「へぇ、応援団を作りたい理由を聞いて、“そんな事”って言ったら泣いちゃったのね」

 小島京子も俺と同じ地域の出身で、幼稚園時代からの幼なじみだ。よく野山を一緒に駆けまわった。詳細は忘れたが、何か非道いことをされた記憶もある。

 俺は応援団の設立趣意書を一緒に考えていたことを説明した。そして、おそらく“そんな事”という言葉で泣かしてしまったと伝える。

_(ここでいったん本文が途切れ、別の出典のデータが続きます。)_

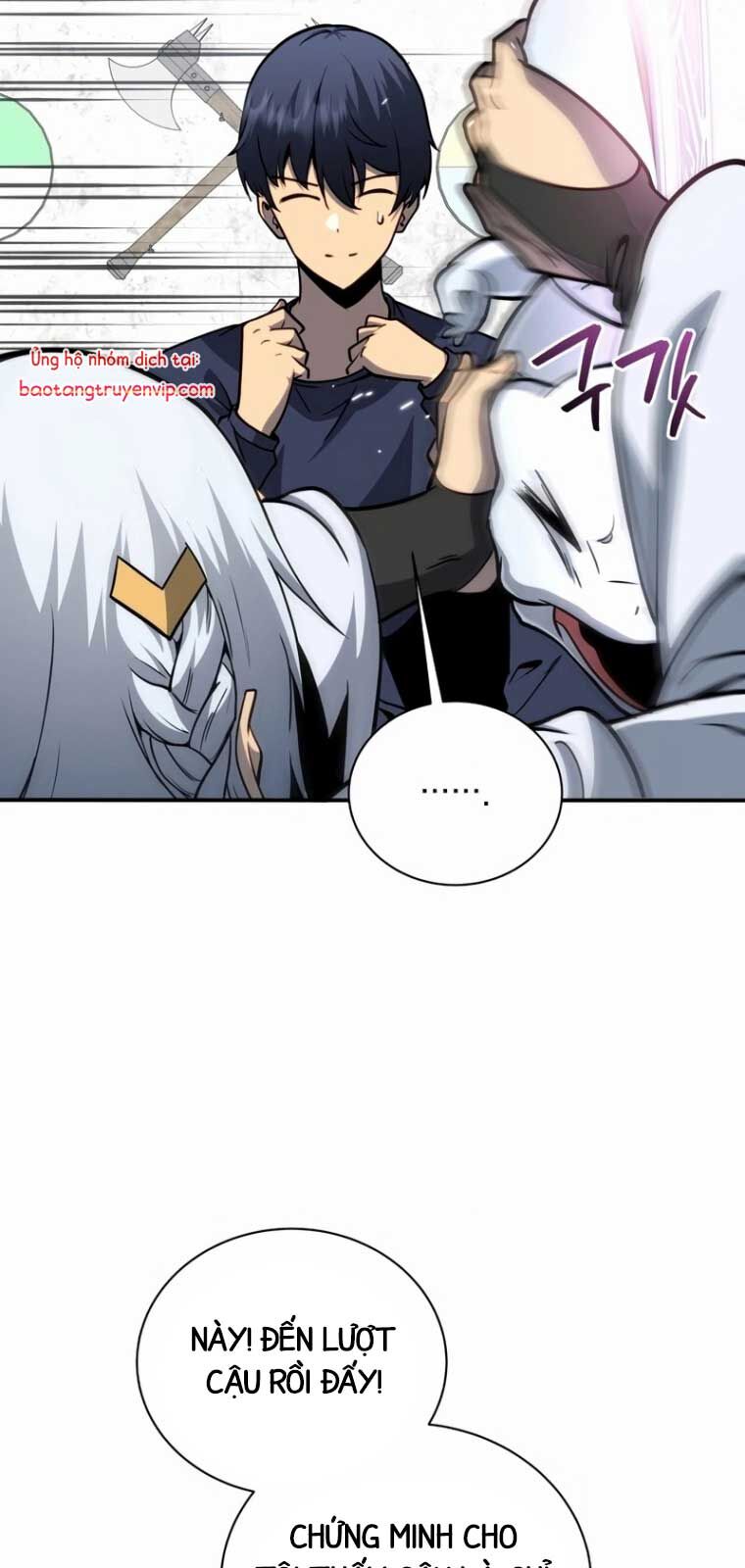 Tử Linh Sư Thiên Tài Của Học Viện Chapter 161 - Trang 2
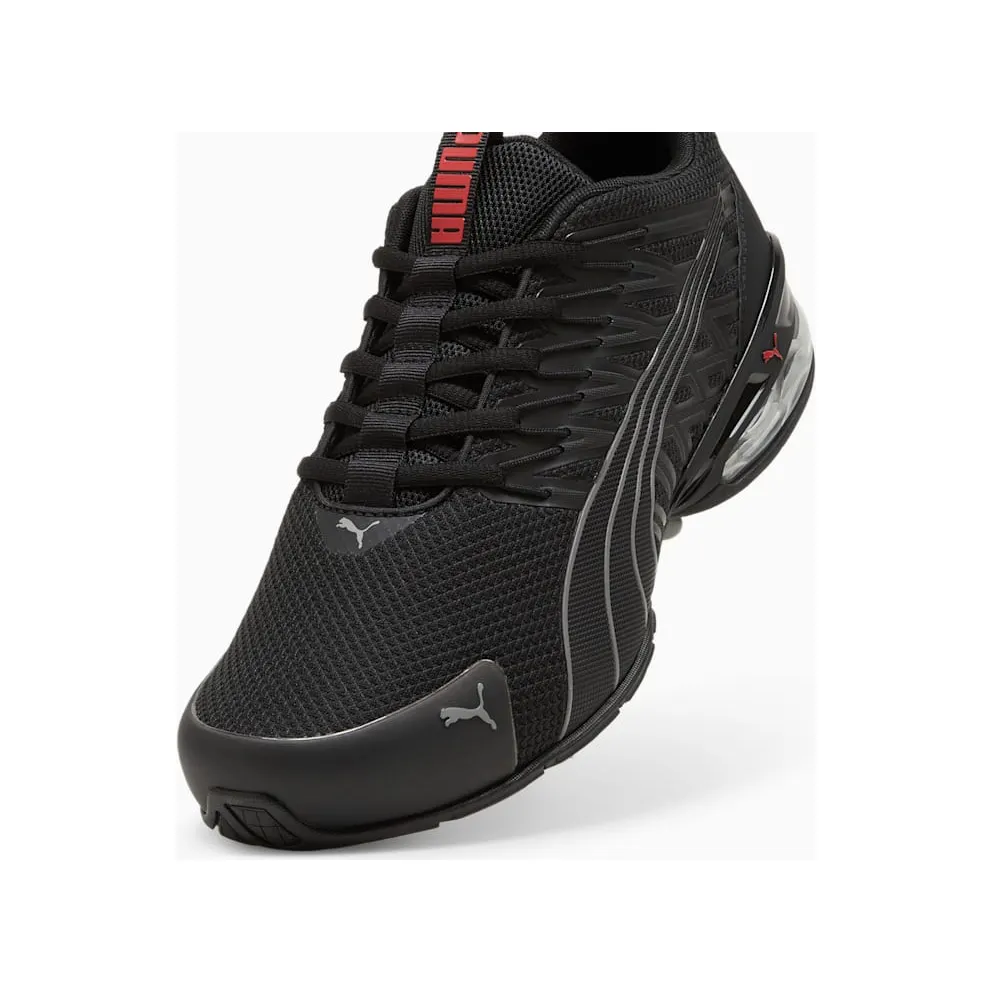 Puma Voltaic Evo Black Stormy Slate (379601-01)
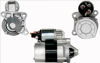 Remark Marş Motoru 12V 8 Diş 0.8KW – Dacia Logan, Lodgy, Duster vb. (006 01440)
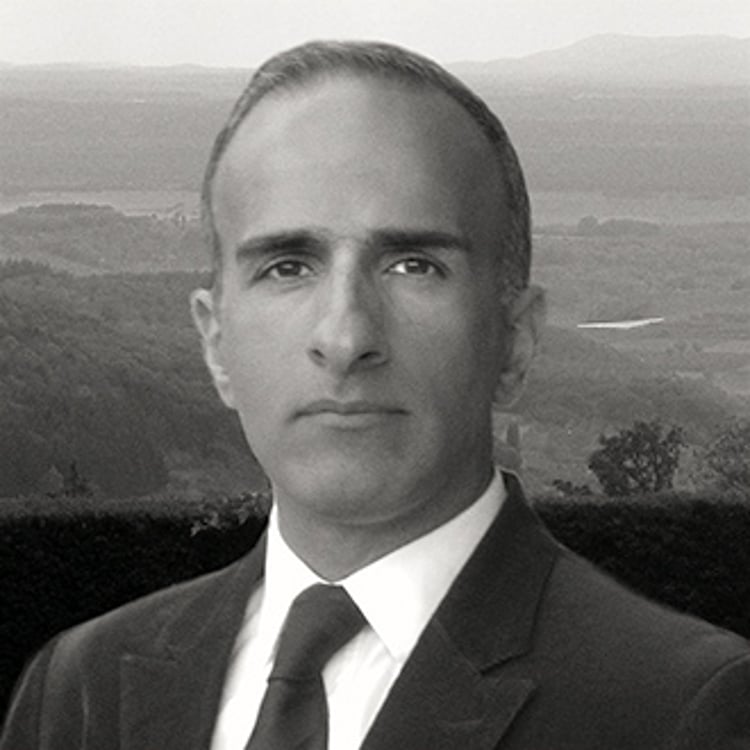 Shaahin Mohammadi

「そうなんだよ。まあ、迂闊な言い方だったかもだけど、趣意書に“かっこいいから”なんて普通書けないだろ。その辺りを説明しようとしてたんだよ」

 小島は右の人差し指を唇に当てて天井を見る。何か思い出しているようだ。

「陽佳里ね、中学の時はコーラスやってたんだよ。それでね、高校の部活どうするのって聞いたら“応援団に入る”って言ってたの。でも入ってみたら応援団が無かったでしょ。その時の陽佳里の落ち込み方は半端なかったわね」

 山村はよほど応援団に思い入れがあるらしい。まあ、かっこいいのはわかるのだが。

「そうなのか。でもなんで応援団なんだ?好きな先輩でもいたとか?」

 やっぱり女子なのに応援団にあこがれるのがよくわからない。チアリーディングとかなら納得がいくんだけど。

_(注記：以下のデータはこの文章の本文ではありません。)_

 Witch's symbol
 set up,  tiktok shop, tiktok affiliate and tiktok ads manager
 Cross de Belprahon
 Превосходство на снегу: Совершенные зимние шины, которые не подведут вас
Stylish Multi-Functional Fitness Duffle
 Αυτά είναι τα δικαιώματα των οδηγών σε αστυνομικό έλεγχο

「うーん、あんまり詳しいことは聞いてないんだよね。直接聞いてみたら?」

「そうだね。なんか、泣かれたままじゃ気分も良くないし。山村のラインか携帯番号教えてくれない?」

「えっ?交換してなかったの?でも、勝手に教えるわけにはなぁ。私のだったらいいよー」

 なんか急に融通の利かないこと言い出したな。

「小島―!」

 廊下から小島京子を呼ぶ男の声がする。振り向いて廊下を見ると色白の長身で頭の良さそうなイケメンが立っていた。知らないヤツだ。たぶん。

「あ、ごめんね、水原くん。もう行かなくちゃ。また明日ね!」

「えっ?ちょっと待っ・・・」

 行ってしまった・・・。

 小島とその男子は肩が触れあうくらいの距離で歩いて行く。付き合ってるのかな?

「はぁ」

 山村が先に帰ってしまいする事が無くなったので、写真部の部室に移動した。相変わらず誰もいない。

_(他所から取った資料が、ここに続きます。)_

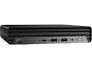 HP - Pro SFF 400 G9 Desktop - Intel Core i5 - 8GB Memory - 256GB SSD - Black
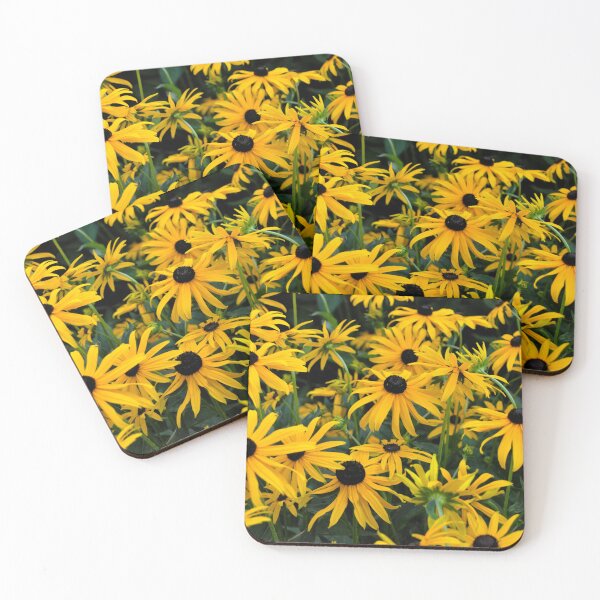 Item preview, Black Eyed Susan designed and sold by Potted Whiskers.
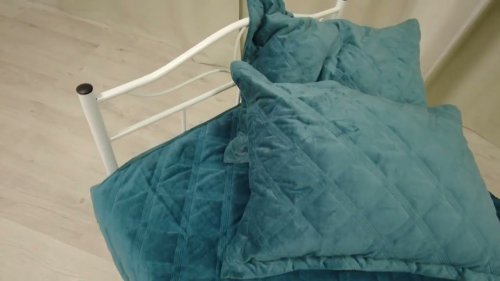 Кровать LUCY (mod. 9305) id. 19 883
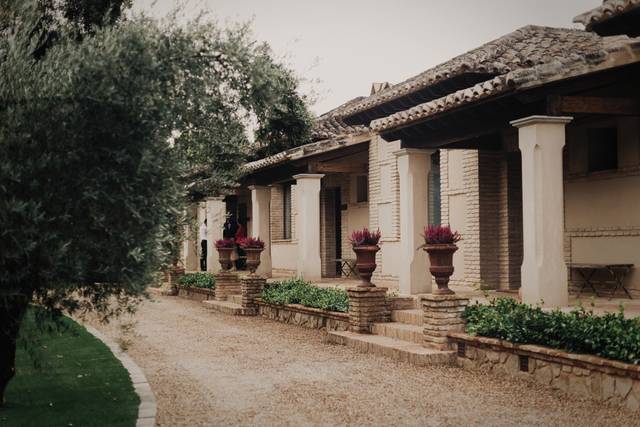 La boda de Noelia y Alejandro 2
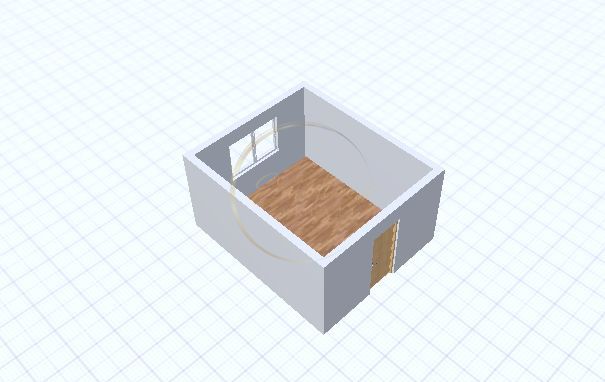 OFERTĂ | Garsonieră 1 cameră - Medicinei | SUPER INVESTIȚIE - Schiță 7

 半分開いたカーテン越しに暗室を見た。昨日、ここで山村が上半身裸になってたんだと思うと、ちょっとだけ変な気分になってしまった。

 俺はブルブルと頭を振って邪念を追い払う。

 ◇

「お帰り-」

「ただいま。そういや母さん、山村陽佳里って覚えてる?同級生だった」

「山村陽佳里ちゃんね。覚えてるわよ。どうしたの?同じ学校に入ってた?」

「うん、そうなんだよ。で、ちょっと山村に伝えたいことがあって、母さん、山村の家の電話番号知らない?」

 山村の家は一戸建てなので、家電(いえでん)があるはずだと思いだした。家電なら個人情報じゃないので大丈夫なはずだ。

 プルルルルー

「はい、山村です」

 呼び鈴5回目で電話に出た。女の人の声だ。山村陽佳里の声のような気もするが、姉妹かお母さんという可能性もある。

「あ、あ、あの、水原勇樹と申しますが、陽佳里さんはご在宅でしょうか?」

 今日日(きょうび)家電に架けることなどないので、かなりどもってしまった。不審者だと思われないか心配だ。

「あれ?勇樹くん?どうしたのー?」

 山村陽佳里だった。声のトーンも明るくて落ち込んでいる様子など全く感じられない。ちょっと拍子抜けだ。

「う、うん、今日、なんか悪いこと言っちゃったかなって・・・・」

「なんだ、そんな事気にしてたの?こっちこそゴメンね。せっかく協力してくれてるのに、急に帰っちゃって」

 何でもないように話しているが、突然涙を流して帰ってしまうなんて普通じゃ無いはずだ。

「あ、いや、その元気になってるんだったら良かったんだけど、何処がまずかったか教えてくれたらなぁって・・・」

「・・・・・・・」

 山村の息を呑む音がかすかに聞こえた。

「ごめん、言いたくなかったらいいんだ。これからは気をつけるね」

 女の子の考えてることはほんとよくわからない。こんな時でも上級者なら正確に対処できるのだろうか?

「私のお父さん、青陽高校の応援団出身なんだ。だから、私もお父さんみたいになりたいなって・・・・・」

 さっきまでの明るかった声はどこかに行ってしまい、ぽつりぽつりとつぶやくような声になっている。